Quand nous aurons ajouté que Mlle Marguerite Deval et M. Tarride en sont les interprètes, nous serons forcé d'avouer que la partie photographique, malgré la lumière électrique qui l'inonde, est bien un peu éclipsée aux yeux du public par le talent tout spécial et vraiment inimitable de la commère et du compère. Mais cependant les yeux des spectateurs ont encore leur part de plaisir dans les moments d'obscurité, et la tentative intelligente des auteurs, couronnée d'un plein succès est intéressante pour l'avenir de la projection au théâtre.
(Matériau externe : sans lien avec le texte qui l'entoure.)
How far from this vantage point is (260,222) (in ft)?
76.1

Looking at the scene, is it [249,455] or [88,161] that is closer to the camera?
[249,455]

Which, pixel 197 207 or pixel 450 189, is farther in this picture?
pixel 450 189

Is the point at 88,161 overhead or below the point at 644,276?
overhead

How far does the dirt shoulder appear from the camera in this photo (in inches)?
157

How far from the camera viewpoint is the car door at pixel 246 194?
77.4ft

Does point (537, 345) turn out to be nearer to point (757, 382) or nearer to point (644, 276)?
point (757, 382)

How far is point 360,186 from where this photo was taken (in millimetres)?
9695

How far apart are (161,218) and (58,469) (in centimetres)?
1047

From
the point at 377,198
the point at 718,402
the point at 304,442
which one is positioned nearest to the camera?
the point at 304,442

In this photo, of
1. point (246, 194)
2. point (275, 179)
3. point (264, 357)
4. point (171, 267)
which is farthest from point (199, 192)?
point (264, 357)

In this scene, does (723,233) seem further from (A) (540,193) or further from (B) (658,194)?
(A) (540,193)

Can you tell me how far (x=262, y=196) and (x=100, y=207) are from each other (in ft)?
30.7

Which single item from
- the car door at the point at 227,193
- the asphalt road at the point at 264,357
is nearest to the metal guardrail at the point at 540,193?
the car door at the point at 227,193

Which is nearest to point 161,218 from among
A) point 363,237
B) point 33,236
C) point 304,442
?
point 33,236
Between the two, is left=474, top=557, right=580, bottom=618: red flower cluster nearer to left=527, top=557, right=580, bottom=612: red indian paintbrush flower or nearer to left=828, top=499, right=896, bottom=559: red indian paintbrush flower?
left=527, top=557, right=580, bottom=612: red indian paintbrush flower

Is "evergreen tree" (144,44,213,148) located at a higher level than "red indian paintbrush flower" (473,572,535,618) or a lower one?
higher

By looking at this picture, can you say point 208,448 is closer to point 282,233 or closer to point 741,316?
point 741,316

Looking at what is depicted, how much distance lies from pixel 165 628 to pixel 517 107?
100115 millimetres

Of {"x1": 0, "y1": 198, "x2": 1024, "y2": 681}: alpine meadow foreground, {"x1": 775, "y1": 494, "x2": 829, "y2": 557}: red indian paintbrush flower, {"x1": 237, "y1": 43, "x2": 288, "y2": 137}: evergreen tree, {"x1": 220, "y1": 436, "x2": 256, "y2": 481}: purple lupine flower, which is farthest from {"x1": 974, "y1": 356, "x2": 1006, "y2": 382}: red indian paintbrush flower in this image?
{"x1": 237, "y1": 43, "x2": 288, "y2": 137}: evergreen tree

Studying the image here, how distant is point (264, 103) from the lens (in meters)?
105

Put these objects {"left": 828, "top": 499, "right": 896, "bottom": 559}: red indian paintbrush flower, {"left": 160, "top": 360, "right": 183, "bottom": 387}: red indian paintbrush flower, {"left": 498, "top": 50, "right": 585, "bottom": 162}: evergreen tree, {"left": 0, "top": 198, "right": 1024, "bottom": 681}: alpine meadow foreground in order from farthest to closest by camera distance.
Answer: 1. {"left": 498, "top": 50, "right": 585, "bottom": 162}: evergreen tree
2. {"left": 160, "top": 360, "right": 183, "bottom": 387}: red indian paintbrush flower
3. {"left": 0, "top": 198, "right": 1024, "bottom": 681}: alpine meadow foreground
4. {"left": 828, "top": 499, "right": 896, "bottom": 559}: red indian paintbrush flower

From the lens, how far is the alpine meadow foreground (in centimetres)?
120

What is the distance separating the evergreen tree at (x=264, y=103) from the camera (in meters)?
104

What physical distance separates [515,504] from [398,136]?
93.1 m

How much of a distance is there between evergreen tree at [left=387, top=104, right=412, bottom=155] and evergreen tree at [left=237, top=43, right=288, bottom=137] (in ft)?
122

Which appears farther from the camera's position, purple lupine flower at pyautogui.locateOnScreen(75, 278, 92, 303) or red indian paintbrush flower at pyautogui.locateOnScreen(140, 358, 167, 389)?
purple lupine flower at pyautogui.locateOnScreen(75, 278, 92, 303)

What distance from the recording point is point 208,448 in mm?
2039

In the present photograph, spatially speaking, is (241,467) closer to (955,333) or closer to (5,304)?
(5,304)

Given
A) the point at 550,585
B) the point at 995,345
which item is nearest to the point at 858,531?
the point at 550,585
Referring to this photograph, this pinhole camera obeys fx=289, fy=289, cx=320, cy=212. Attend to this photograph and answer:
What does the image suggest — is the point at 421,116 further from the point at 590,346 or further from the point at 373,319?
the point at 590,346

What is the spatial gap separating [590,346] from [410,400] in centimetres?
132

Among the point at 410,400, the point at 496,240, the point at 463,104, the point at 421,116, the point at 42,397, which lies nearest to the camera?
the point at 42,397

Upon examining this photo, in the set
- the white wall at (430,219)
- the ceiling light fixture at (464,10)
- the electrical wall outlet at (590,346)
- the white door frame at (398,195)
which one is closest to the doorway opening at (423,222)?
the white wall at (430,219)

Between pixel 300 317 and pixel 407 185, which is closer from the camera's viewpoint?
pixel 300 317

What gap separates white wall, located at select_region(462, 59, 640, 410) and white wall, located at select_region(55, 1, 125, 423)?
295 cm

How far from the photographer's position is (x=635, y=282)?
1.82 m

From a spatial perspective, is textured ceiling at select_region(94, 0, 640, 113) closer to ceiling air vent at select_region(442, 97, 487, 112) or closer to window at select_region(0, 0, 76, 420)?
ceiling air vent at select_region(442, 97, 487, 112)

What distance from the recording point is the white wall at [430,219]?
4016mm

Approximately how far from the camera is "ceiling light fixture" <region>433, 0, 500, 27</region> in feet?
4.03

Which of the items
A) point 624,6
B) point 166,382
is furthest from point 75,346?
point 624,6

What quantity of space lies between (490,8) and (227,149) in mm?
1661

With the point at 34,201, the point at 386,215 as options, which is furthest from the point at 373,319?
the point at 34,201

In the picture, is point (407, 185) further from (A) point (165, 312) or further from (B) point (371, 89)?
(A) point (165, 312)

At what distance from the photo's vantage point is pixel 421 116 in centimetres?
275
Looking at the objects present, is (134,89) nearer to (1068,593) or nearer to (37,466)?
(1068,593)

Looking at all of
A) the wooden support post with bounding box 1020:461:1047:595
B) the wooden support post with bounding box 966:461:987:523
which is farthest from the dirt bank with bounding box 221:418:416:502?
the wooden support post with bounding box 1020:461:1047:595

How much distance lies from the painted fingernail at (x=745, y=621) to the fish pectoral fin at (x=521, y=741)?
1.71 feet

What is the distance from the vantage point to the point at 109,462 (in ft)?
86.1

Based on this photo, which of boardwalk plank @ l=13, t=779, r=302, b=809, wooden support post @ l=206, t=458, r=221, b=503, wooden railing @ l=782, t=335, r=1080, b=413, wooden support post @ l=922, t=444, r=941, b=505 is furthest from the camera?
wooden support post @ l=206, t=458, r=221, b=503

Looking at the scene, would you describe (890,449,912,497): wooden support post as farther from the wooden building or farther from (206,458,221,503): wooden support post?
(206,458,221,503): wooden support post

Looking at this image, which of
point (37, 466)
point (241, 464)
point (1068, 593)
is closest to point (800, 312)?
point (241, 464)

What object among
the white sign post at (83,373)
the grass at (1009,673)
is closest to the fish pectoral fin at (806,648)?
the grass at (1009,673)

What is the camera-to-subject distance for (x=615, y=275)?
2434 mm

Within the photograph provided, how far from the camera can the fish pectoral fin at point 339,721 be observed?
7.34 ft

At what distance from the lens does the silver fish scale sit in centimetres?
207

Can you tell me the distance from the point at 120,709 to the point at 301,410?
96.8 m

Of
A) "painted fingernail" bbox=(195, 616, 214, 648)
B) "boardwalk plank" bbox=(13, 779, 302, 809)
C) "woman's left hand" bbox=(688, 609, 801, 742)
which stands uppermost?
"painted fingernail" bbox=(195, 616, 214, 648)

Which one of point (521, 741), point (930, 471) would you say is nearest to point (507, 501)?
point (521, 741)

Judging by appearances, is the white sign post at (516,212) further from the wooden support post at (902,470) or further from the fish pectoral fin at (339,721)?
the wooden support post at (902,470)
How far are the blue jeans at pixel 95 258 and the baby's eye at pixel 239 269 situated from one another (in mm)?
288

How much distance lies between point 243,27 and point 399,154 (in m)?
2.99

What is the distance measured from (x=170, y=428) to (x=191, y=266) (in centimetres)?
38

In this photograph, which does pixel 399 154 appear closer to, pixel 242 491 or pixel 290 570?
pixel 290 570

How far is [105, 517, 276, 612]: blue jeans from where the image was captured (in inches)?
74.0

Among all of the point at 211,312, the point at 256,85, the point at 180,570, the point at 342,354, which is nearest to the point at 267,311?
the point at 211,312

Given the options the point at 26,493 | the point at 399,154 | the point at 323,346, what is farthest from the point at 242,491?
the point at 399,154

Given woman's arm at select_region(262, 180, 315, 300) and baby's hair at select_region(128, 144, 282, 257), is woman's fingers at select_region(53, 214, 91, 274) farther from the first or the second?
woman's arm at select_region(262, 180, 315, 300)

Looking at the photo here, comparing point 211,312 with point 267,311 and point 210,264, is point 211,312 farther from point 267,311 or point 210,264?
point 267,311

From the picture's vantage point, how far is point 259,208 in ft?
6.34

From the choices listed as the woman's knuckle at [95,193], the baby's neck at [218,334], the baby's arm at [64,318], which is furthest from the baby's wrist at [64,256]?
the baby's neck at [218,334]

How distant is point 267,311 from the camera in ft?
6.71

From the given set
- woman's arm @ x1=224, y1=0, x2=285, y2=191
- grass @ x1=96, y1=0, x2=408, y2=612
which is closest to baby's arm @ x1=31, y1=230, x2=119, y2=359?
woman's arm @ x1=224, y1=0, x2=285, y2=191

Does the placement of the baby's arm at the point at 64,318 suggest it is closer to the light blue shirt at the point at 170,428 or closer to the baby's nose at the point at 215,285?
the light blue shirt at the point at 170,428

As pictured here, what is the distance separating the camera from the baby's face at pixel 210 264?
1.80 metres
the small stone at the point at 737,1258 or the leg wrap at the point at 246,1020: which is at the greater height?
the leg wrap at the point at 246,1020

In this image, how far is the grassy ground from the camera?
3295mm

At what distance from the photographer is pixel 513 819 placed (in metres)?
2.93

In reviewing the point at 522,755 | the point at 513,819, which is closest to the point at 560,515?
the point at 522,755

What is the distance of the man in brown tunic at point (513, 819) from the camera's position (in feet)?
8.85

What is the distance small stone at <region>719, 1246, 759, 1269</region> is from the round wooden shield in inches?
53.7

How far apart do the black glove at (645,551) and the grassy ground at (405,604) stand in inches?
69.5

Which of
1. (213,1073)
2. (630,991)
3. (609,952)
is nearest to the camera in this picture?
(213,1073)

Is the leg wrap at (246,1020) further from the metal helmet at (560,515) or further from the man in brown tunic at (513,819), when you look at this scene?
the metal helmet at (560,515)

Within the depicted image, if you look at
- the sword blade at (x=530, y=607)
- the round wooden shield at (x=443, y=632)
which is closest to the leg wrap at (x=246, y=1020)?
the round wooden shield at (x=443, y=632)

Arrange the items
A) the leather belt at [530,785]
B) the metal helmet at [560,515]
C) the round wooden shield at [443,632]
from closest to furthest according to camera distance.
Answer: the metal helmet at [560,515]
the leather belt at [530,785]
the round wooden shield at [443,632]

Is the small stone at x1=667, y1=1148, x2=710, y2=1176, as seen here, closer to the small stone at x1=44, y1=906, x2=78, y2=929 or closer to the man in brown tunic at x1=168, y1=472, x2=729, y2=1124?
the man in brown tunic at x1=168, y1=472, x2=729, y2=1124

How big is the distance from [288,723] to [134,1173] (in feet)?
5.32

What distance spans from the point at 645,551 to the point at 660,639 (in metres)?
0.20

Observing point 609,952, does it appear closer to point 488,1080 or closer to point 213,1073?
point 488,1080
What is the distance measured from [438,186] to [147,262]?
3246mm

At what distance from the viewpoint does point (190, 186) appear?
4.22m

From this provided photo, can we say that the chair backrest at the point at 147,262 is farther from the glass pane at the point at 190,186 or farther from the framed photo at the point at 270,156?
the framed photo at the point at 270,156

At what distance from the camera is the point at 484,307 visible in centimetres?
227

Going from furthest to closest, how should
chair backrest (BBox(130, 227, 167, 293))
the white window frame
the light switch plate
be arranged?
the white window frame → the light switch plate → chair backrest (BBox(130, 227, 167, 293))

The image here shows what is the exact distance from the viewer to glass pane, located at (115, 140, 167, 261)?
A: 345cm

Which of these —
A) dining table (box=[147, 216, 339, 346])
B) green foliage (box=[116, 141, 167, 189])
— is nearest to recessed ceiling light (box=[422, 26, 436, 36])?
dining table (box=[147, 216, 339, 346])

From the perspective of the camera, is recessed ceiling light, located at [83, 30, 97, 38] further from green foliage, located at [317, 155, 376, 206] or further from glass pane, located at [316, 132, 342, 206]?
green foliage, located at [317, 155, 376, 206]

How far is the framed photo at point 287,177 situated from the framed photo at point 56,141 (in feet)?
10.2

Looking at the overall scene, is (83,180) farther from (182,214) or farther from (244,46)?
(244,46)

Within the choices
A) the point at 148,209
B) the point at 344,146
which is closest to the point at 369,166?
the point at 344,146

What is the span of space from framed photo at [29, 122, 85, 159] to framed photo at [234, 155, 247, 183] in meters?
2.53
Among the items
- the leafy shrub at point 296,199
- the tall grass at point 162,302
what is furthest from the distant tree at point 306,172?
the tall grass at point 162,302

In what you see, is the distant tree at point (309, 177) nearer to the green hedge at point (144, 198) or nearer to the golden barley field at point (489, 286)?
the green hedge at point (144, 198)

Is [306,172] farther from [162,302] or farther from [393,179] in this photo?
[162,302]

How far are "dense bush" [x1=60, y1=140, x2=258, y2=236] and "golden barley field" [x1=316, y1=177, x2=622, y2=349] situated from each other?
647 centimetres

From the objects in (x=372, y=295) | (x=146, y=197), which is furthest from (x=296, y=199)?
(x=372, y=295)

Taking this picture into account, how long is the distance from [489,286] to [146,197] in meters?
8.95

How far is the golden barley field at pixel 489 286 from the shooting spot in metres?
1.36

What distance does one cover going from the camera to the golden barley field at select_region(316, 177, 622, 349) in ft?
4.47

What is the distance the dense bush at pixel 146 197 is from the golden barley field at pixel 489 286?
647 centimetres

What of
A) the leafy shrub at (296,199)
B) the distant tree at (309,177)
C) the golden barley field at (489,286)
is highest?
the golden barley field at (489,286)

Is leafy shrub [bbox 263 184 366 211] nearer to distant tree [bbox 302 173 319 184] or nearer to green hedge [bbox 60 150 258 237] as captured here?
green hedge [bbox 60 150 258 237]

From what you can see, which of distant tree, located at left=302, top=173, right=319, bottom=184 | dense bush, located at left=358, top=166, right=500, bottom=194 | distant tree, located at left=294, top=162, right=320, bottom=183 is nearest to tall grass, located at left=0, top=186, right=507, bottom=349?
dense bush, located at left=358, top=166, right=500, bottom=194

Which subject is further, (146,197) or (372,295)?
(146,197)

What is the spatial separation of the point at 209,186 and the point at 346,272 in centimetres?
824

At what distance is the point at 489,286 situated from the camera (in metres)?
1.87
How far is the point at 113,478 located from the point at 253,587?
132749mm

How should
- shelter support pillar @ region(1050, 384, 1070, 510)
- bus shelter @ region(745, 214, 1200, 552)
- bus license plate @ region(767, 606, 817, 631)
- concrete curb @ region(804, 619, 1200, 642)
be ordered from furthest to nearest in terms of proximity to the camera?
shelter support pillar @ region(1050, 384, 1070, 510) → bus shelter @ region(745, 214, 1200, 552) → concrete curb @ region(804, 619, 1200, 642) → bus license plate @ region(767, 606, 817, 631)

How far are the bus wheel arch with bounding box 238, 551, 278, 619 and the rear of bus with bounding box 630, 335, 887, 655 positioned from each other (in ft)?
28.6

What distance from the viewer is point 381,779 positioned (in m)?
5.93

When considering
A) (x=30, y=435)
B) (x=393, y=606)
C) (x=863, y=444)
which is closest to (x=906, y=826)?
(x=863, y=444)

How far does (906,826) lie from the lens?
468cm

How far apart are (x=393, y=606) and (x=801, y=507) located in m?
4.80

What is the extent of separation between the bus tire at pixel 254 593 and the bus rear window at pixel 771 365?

La lanterne de projection montre tous les principaux épisodes de ces inoubliables journées, depuis l'entrée du yacht impérial à Cherbourg jusqu'aux agapes patriotiques sur l'herbe humide à la revue de Châlons. Le cinématographe Lumière, un peu émotionné à la première, nous fait assister au débarquement à Cherbourg, à plusieurs défilés du cortège impérial à Paris, au départ des turcos, à l'arrivée des troupes sur le terrain de la revue et finalement nous donne l'illusion frappante d'une charge de cavalerie dont le public forme le point de direction, et la vérité du mouvement est telle que les premiers rangs des fauteuils d'orchestre semblaient, à la première, vouloir se conformer aux principes de la théorie qui prescrivent aux cavaliers figurant l'ennemi de se dérober à droite et à gauche quand la charge est engagée à fond.
Citons aussi une charmante petite série d'instantanés pris par M. Elhem, qui ne se contente pas de ses succès de théâtre et chasse sur nos terres représentant la galante entrevue d'un' officier russe dont la silhouette rappelle celle de M. Tarride et d'une élégante Parisienne qui est tout le portrait de Mlle Deval. Cela sert de prétexte à un charmant rondeau détaillé par Mlle Deval avec la finesse incisive à laquelle elle nous a habitués. Les attitudes du modèle dans les projections qui se succèdent rapidement sont si parfaitement appropriées aux paroles chantées par l'artiste que sa voix dans l'obscurité de la salle, semble sortir de l'image lumineuse projetée sur l'écran l'effet est extrêmement réussi.
La projection a donc conquis son droit de cité au théâtre et nous devons en remercier MM. Elhem et Meudrot qui lui ont donné une si bonne place et ont su l'encadrer d'une façon peu commune entre de jolis couplets dont la pointe satirique n'a pas été exclue dits, vous verrez comme, par deux artistes qui n'ont pas leur égal dans ce genre difficile et délicat de la chanson d'actualité. Profitons de notre qualité de photographe pour terminer par le cliché connu : cette revue fera le tour des salons cet hiver ! R. D.